The Supreme Court has just ruled, by a 5 to 4 vote, that the Constitution forbids the execution of convicted killers who were under the age of eighteen when they committed their crime.
Thus, the Supreme Court, the same court that says our Constitution requires us to permit innocent unborn children to be destroyed at any time, even up to the moment of birth, has concluded that the Constitution would prohibit us from executing Dylan Klebold, one of the Columbine murderers, or convicted Washington, D.C.-area sniper Lee Boyd Malvo, because they were both 17 years old at the time of their murder sprees.
The High Court said such executions are unconstitutionally cruel. As a result of this decision, the laws of 19 states have been struck down, highlighting the Court’s growing trend of stripping power from the states.
But what’s just as alarming is that the majority opinion of the court has once again cited other nations’ laws as a partial basis for its decision. Justice Kennedy wrote, “Our determination that the death penalty is disproportionate punishment for offenders under 18 finds confirmation in the stark reality that the United States is the only country in the world that continues to give official sanction to the juvenile death penalty.”
Kennedy went on to signal clearly that the Court would increasingly look abroad for guidance in interpreting our Constitution. He points out that the Court is building a tradition of referring “to the laws of other countries and to international authorities as instructive for its interpretation” of the Constitution.
The Supreme Court has already created a precedent for looking to the laws of other countries.

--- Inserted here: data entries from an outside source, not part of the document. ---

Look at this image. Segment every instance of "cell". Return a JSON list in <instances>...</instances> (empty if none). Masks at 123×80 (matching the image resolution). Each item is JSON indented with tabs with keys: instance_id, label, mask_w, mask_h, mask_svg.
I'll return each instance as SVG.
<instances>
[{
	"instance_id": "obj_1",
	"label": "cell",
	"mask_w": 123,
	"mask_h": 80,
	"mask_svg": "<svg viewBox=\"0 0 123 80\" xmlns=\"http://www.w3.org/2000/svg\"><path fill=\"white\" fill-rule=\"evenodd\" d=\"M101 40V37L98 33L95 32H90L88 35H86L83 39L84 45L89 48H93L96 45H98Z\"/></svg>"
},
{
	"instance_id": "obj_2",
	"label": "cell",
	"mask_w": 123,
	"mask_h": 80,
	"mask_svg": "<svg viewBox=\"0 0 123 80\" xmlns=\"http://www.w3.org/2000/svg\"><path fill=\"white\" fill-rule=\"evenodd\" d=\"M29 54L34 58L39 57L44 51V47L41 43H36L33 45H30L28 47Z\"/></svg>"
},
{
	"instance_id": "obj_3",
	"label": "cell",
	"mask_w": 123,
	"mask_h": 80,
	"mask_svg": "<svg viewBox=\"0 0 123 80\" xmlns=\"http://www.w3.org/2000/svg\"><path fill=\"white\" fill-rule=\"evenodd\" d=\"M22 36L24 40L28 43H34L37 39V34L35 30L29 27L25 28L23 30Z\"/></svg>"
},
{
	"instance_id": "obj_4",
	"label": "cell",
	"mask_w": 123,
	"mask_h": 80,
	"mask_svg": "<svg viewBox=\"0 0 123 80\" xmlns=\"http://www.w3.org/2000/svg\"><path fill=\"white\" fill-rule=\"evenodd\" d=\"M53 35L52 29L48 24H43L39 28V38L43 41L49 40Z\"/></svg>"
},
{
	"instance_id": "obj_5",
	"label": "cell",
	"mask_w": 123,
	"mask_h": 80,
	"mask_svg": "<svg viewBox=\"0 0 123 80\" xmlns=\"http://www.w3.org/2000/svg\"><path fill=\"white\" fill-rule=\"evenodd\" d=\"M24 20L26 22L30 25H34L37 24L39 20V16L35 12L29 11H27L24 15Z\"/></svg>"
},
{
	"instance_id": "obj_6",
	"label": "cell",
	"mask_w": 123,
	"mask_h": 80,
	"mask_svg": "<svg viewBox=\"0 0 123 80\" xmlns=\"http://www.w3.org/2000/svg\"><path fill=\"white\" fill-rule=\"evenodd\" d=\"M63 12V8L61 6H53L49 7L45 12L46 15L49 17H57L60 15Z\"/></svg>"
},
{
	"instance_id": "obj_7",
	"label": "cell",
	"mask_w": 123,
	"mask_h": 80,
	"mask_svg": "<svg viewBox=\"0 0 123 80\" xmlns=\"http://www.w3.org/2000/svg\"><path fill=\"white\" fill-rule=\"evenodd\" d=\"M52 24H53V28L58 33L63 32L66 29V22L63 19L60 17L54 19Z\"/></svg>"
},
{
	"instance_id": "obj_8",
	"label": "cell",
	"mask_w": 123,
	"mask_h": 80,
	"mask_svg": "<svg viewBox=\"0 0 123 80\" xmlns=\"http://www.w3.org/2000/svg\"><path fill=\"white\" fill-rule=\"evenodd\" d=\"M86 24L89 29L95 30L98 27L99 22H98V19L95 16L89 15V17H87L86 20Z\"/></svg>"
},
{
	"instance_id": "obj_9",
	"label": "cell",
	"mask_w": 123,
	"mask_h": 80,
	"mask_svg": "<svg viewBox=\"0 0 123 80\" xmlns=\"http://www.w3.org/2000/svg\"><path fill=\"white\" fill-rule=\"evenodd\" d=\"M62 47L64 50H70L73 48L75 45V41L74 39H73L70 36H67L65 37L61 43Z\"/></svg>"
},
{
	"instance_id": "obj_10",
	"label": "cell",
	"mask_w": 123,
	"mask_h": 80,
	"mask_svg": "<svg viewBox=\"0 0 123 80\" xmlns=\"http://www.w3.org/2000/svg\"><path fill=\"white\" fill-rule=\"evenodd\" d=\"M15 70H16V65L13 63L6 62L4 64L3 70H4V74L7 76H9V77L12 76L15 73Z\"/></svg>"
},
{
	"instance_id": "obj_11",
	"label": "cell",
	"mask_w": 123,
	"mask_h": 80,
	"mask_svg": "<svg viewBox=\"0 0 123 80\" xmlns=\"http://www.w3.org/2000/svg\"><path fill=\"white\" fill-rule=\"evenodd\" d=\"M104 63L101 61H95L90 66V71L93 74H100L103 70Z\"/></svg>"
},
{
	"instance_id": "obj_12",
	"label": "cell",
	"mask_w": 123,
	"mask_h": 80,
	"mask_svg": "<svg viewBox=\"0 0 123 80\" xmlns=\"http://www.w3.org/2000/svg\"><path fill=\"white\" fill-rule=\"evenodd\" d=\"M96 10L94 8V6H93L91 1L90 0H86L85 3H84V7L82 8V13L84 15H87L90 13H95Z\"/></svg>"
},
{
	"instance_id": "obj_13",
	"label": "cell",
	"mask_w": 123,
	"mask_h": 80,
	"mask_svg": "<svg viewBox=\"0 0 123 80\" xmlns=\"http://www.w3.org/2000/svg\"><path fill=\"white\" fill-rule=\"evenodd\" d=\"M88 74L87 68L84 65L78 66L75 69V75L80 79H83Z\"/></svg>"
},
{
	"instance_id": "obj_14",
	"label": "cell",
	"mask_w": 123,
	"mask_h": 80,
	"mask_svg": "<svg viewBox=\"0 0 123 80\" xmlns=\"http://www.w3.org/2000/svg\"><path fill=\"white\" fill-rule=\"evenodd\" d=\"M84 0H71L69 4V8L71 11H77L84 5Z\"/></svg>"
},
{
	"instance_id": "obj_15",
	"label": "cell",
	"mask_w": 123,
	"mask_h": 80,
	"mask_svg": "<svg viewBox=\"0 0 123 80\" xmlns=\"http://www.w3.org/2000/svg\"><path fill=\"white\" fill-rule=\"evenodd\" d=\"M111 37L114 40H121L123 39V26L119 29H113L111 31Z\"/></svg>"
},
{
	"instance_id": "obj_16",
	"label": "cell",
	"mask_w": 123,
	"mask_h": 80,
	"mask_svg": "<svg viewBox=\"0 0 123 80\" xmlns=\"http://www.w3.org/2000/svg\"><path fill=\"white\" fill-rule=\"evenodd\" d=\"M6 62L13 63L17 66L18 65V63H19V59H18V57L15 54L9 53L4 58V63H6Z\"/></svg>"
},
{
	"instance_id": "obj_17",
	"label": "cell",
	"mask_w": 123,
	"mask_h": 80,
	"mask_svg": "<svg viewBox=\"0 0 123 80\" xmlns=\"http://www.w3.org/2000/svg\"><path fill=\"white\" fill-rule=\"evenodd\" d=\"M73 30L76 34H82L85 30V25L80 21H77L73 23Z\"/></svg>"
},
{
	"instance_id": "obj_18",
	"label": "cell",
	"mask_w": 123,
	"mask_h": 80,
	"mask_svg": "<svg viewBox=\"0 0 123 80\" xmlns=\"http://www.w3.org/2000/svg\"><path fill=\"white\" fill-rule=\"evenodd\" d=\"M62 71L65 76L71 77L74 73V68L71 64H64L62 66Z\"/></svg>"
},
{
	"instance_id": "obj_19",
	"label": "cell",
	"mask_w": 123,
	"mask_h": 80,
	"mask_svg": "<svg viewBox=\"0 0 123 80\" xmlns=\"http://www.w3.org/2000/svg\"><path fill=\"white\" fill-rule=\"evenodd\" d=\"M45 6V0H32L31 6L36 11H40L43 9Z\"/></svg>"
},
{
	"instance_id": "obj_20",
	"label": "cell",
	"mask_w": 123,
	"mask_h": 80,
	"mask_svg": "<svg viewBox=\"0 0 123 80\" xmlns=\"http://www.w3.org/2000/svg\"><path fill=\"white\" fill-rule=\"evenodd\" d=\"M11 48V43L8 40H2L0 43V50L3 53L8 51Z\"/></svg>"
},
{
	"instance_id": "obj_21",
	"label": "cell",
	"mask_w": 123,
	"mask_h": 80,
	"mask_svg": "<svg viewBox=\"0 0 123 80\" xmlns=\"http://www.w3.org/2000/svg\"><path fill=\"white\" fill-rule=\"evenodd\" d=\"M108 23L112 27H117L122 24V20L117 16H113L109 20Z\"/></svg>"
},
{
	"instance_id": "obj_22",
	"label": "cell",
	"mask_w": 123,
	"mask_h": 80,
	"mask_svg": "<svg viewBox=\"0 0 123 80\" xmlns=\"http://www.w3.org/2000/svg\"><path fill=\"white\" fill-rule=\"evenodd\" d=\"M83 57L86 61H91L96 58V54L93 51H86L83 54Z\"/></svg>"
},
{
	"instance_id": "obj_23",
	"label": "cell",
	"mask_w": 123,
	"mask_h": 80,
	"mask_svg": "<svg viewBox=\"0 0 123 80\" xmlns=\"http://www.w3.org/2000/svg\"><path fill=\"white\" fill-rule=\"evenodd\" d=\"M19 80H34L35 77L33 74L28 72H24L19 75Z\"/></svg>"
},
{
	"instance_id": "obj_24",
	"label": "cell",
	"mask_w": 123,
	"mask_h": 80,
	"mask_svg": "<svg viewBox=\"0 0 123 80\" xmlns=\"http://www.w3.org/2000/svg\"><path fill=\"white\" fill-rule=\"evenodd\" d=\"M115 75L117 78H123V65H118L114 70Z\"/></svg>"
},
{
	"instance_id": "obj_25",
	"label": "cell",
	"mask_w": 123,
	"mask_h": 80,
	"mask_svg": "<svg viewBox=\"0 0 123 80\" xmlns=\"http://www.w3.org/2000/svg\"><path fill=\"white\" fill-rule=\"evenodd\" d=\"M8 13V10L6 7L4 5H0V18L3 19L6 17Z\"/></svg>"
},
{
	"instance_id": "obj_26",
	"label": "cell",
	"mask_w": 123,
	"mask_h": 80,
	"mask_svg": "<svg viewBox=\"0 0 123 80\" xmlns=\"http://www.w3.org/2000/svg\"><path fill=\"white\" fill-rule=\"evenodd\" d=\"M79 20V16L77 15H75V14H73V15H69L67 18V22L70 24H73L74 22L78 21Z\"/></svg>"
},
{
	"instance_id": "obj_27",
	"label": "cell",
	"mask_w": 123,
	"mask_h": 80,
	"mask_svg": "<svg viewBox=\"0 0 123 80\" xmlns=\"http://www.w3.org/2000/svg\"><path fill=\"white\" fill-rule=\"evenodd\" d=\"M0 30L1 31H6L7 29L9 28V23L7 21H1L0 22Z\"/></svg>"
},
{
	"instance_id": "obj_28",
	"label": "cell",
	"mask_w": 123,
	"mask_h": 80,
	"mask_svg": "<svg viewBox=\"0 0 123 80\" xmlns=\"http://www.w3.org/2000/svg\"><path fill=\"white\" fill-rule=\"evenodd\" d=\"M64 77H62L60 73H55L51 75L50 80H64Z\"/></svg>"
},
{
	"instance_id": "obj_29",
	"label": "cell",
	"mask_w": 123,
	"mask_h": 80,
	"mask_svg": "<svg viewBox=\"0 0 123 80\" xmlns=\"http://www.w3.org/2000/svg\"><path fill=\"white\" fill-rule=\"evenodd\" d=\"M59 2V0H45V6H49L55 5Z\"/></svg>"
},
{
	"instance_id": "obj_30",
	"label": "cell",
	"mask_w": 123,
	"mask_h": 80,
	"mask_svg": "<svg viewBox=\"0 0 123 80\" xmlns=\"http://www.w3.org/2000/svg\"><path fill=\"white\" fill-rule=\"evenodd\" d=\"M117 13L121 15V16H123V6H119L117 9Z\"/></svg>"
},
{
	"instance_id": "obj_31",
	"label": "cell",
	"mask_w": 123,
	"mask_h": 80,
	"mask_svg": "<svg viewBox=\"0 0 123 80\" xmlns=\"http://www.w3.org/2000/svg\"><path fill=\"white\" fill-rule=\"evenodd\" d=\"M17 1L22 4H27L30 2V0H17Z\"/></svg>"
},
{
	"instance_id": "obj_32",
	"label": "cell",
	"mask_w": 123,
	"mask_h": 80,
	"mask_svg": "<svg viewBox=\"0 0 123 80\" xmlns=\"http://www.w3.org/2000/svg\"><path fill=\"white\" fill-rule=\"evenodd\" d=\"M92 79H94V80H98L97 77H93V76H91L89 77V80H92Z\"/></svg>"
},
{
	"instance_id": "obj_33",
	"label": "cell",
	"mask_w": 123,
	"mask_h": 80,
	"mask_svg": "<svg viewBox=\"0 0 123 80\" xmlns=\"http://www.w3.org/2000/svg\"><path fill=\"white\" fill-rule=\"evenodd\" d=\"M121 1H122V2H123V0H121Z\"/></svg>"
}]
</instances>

In fact, in the 2003 Lawrence v. Texas case, which found a constitutionally protected right to homosexual sodomy, the majority opinion was guided by the pro-homosexual rulings of the European Court of Human Rights.
In the majority opinion, Justice Kennedy referred to a “Friend of the Court” brief submitted by Mary Robinson, former UN High Commissioner for Human Rights, which asserts, “This Court should not decide in a vacuum whether criminalization of same-sex sodomy between consenting adults violates constitutional guarantees of privacy and equal protection. Other nations with similar histories, legal systems, and political cultures have already answered these questions in the affirmative??¢â???¬ ¦This Court should pay due respect to these opinions of humankind.”
Robinson’s brief also stated, “Legal concepts like privacy, liberty, and equality, are not US property, but have global meaning. ” She argued that the US should be “construing these terms in light of foreign interpretations,” even warning the Court that “To ignore these precedents virtually ensures that this Court’s ruling will generate controversies with the United States’ closest global allies.”
In his dissent, Justice Antonin Scalia rightly condemned the importation of foreign laws in U.S. judicial deliberations. “Constitutional elements do not spring into existence as the Court seems to believe, because foreign nations decriminalize conduct??¢â???¬ ¦this court should not impose foreign moods, fads, or fashions on Americans.”
In yesterday’s death penalty case, Justice Scalia wrote another blistering response mocking the court’s majority decision, saying in part, “Because I do not believe that the meaning of our Eighth Amendment, any more than the meaning of other provisions of our Constitution should be determined by the subjective views of five Members of this Court and like-minded foreigners, I dissent.”
We can’t ignore what is happening here. Even if some believe that juveniles should not be eligible for the death penalty, or that homosexual conduct should not be illegal, those decisions should be made by the people of the United States expressing our will through our elected officials. As free men and women we have the right to fully debate the issue and then act accordingly in our states. Nineteen states have decided juveniles may be executed for heinous crimes. The rest of our states have decided that is not the approach they want. Under no circumstances should laws passed by the British Parliament, the French National Assembly, the German Bundestag or the European Union be a factor in deciding what is a permissible decision by the American people in our own self-governance.
While we are nobly trying to expand liberty in the Middle East, inattention to these judicial outrages is in danger of undermining liberty here. Our Founding Fathers knew that the best defense against dictatorship from the outside was strong national sovereignty. They understood this from seeing, feeling and suffering under the rule of the kings of Europe. Thus, they labored hard to set up a government strong enough to resist the influence of foreign law and yet weak enough so it would not enslave its own citizens.
Our only solution is a major change in who sits on the courts — a change unlikely to take place unless the White House and Congress move boldly to dismantle the Senate filibuster “road block” that threatens to stymie President Bush’s efforts to restore balance. Eliminating the filibuster of judicial nominees has been incorrectly called a “nuclear option,” meaning it is a radical solution. But the real radicalism is coming down on us from the courts, disguised in the cloak of judicial legitimacy.